The Story of V
Justin Vivian Bond found downtown fame as Kiki DuRane, decrepit drag chanteuse and comedic prophet of gay rage born out of the AIDS era. Then he killed Kiki to try to become the woman (and man) he always wanted to be.
By Carl Swanson
Published May 8, 2011
http://nymag.com/arts/popmusic/features/justin-bond-2011-5/The first time Justin Vivian Bond sang a song he thought he'd written was in the second grade in Hagerstown, Maryland. He'd heard, maybe in the family car, Karen Carpenter singing "Long ago, and oh so far away, I fell in love with you before the second show," and he so identified with the mordant heartache of a groupie singing about a rock star she'd slept with that he dreamt about it that night. At school the next day, he told his teacher he wanted to sing a song he'd composed. He sang that song: "Superstar."

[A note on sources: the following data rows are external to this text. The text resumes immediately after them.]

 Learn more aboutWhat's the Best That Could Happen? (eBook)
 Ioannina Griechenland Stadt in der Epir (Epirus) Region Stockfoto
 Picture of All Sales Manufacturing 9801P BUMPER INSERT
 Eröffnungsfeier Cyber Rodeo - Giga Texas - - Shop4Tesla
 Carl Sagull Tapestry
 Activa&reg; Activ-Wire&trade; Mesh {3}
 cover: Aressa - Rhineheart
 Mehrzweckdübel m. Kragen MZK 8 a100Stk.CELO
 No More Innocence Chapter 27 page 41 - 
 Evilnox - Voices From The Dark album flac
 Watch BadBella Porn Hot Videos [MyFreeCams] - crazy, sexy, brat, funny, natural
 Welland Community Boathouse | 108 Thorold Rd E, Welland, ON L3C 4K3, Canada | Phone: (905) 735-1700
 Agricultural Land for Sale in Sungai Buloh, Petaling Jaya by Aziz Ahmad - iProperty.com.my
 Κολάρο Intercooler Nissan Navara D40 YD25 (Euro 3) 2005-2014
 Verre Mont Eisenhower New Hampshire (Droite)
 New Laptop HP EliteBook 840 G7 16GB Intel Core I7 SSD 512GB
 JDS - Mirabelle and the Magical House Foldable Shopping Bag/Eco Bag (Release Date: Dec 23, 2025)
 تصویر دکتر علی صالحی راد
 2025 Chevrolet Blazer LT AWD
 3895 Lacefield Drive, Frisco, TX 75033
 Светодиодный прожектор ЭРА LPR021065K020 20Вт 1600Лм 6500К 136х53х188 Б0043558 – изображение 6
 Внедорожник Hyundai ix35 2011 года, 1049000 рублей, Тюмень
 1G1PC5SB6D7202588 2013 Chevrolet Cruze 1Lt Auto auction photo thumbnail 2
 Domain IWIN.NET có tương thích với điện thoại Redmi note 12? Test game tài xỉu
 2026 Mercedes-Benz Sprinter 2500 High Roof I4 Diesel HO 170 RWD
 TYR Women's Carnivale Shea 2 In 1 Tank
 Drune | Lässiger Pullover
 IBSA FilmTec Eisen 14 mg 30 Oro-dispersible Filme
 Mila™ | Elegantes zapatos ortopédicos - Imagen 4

Nearly 40 years later, Bond, dressed in a silky black cocktail dress, is telling this story from the stage at the Bowery Ballroom, recounting how he realized his mistake when he heard the song again on the radio and was "mortified"—he drawls the word with arch, old-Hollywood soundstage grandeur. Bond is a cross-dressing cabaret singer and raconteur of the gay condition who's become, in his phrase, "a world-class artist to a very boutique audience."